— Start Information shown —

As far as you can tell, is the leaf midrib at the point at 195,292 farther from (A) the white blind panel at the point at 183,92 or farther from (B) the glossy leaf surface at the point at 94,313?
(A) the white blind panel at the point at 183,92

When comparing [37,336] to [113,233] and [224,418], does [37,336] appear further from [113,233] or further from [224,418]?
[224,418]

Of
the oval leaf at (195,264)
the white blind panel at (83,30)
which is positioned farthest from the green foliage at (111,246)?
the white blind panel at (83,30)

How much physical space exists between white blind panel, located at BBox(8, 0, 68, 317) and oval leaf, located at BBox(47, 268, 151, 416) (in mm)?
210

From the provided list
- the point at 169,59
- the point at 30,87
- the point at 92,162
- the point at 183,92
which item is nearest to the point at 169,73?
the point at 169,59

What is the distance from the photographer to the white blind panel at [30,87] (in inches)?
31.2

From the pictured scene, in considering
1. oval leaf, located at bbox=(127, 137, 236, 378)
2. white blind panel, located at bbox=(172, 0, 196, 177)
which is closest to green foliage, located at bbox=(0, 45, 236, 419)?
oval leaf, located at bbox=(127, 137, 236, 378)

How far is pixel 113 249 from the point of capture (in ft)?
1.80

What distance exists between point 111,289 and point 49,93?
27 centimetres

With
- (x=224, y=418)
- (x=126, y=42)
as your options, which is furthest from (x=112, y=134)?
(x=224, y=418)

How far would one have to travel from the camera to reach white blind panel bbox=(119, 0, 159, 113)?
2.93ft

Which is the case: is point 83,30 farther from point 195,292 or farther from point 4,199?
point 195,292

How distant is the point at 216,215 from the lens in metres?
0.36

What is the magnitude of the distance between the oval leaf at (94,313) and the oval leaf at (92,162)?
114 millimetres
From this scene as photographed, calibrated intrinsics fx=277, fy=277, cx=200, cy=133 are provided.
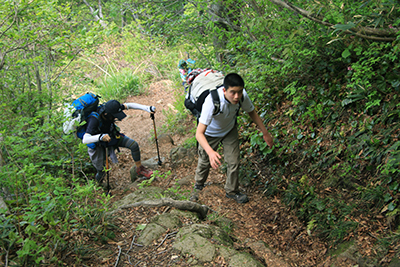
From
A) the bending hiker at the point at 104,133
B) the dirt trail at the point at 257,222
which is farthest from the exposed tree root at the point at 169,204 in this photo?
the bending hiker at the point at 104,133

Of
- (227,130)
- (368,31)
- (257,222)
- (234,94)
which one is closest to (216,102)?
(234,94)

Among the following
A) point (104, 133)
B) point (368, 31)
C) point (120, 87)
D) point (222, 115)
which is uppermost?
point (368, 31)

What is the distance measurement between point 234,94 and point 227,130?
0.89 m

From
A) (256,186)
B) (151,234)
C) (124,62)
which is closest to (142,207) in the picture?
(151,234)

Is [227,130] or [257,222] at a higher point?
[227,130]

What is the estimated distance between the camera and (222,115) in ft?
13.6

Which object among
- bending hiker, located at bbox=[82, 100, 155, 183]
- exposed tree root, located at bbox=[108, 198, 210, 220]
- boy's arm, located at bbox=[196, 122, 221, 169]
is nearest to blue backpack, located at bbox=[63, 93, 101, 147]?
bending hiker, located at bbox=[82, 100, 155, 183]

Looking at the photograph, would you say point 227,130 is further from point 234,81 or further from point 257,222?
point 257,222

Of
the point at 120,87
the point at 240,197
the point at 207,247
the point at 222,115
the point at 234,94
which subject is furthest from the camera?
the point at 120,87

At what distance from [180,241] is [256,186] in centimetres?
245

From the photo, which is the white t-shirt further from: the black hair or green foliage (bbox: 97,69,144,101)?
green foliage (bbox: 97,69,144,101)

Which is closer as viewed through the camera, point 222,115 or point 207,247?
point 207,247

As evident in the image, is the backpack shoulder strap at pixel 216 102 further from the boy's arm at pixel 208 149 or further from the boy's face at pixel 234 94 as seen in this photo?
the boy's arm at pixel 208 149

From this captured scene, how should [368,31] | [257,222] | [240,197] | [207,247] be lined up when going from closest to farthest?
[207,247] < [368,31] < [257,222] < [240,197]
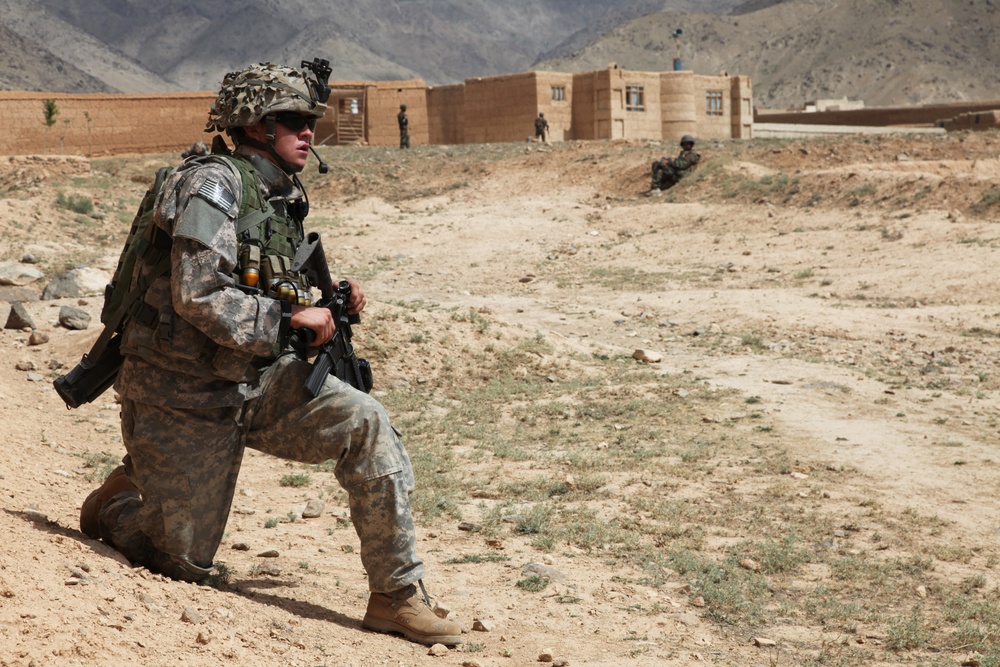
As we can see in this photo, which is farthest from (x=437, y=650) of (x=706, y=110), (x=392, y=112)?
(x=392, y=112)

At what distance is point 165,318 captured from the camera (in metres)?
3.05

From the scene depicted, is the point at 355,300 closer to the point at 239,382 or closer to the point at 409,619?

— End Information shown —

### What the task asks
Transcribe every row above word for word, leaving the pictures out of your answer.

### Worked answer
As far as you can tell, is the leaf midrib at the point at 195,292 farther from (A) the white blind panel at the point at 183,92 or farther from (B) the glossy leaf surface at the point at 94,313?
(A) the white blind panel at the point at 183,92

When comparing [37,336] to [113,233] and [224,418], does [37,336] appear further from [113,233] or further from [224,418]?
[224,418]

Of
the oval leaf at (195,264)
the white blind panel at (83,30)
which is positioned farthest from the green foliage at (111,246)?
the white blind panel at (83,30)

How much physical space exists between white blind panel, located at BBox(8, 0, 68, 317) and oval leaf, located at BBox(47, 268, 151, 416) (in mm)?
210

From the provided list
- the point at 169,59
- the point at 30,87
- the point at 92,162
- the point at 183,92
which item is nearest to the point at 169,73?
the point at 169,59

What is the distance from the photographer to the white blind panel at [30,87] (in inches)?
31.2

From the pictured scene, in considering
1. oval leaf, located at bbox=(127, 137, 236, 378)
2. white blind panel, located at bbox=(172, 0, 196, 177)
which is closest to green foliage, located at bbox=(0, 45, 236, 419)?
oval leaf, located at bbox=(127, 137, 236, 378)

How far is pixel 113 249 from the point of capture (in ft)?
1.80

What distance exists between point 111,289 and point 49,93?
27 centimetres

With
- (x=224, y=418)
- (x=126, y=42)
as your options, which is furthest from (x=112, y=134)?
(x=224, y=418)

How far would one have to travel from the camera to reach white blind panel bbox=(119, 0, 159, 113)?
2.93ft

Which is the case: is point 83,30 farther from point 195,292 or farther from point 4,199?
point 195,292

How distant is the point at 216,215 from the lens in metres?
0.36

What is the magnitude of the distance between the oval leaf at (94,313) and the oval leaf at (92,162)?
114 millimetres
From this scene as photographed, calibrated intrinsics fx=277, fy=277, cx=200, cy=133 are provided.
From
A) the bending hiker at the point at 104,133
B) the dirt trail at the point at 257,222
which is farthest from the exposed tree root at the point at 169,204 in this photo?
the bending hiker at the point at 104,133

Of
- (227,130)
- (368,31)
- (257,222)
- (234,94)
which one is closest to (216,102)?
(234,94)

Among the following
A) point (104, 133)
B) point (368, 31)
C) point (120, 87)
D) point (222, 115)
which is uppermost?
point (368, 31)

What is the distance measurement between point 234,94 and point 227,130?
0.89 m

From
A) (256,186)
B) (151,234)
C) (124,62)
which is closest to (142,207) in the picture?
(151,234)

Is [227,130] or [257,222] at a higher point?
[227,130]

What is the estimated distance between the camera and (222,115) in ft?
13.6

Which object among
- bending hiker, located at bbox=[82, 100, 155, 183]
- exposed tree root, located at bbox=[108, 198, 210, 220]
- boy's arm, located at bbox=[196, 122, 221, 169]
is nearest to blue backpack, located at bbox=[63, 93, 101, 147]?
bending hiker, located at bbox=[82, 100, 155, 183]

Looking at the photograph, would you say point 227,130 is further from point 234,81 or further from point 257,222?
point 257,222

Of
the point at 120,87
the point at 240,197
the point at 207,247
the point at 222,115
the point at 234,94
which subject is furthest from the camera?
the point at 120,87

At what distance from [180,241] is [256,186] in centimetres?
245

From the photo, which is the white t-shirt further from: the black hair or green foliage (bbox: 97,69,144,101)?
green foliage (bbox: 97,69,144,101)

Which is closer as viewed through the camera, point 222,115 or point 207,247?
point 207,247

As evident in the image, is the backpack shoulder strap at pixel 216 102 further from the boy's arm at pixel 208 149 or further from the boy's face at pixel 234 94 as seen in this photo?
the boy's arm at pixel 208 149

From this captured scene, how should [368,31] | [257,222] | [240,197] | [207,247] be lined up when going from closest to farthest?
[207,247] < [368,31] < [257,222] < [240,197]
As we can see in this photo, which is farthest from (x=437, y=650) of (x=706, y=110), (x=392, y=112)?
(x=392, y=112)

At what distance is point 165,318 captured from the camera (in metres)?
3.05

From the scene depicted, is the point at 355,300 closer to the point at 239,382 or closer to the point at 409,619?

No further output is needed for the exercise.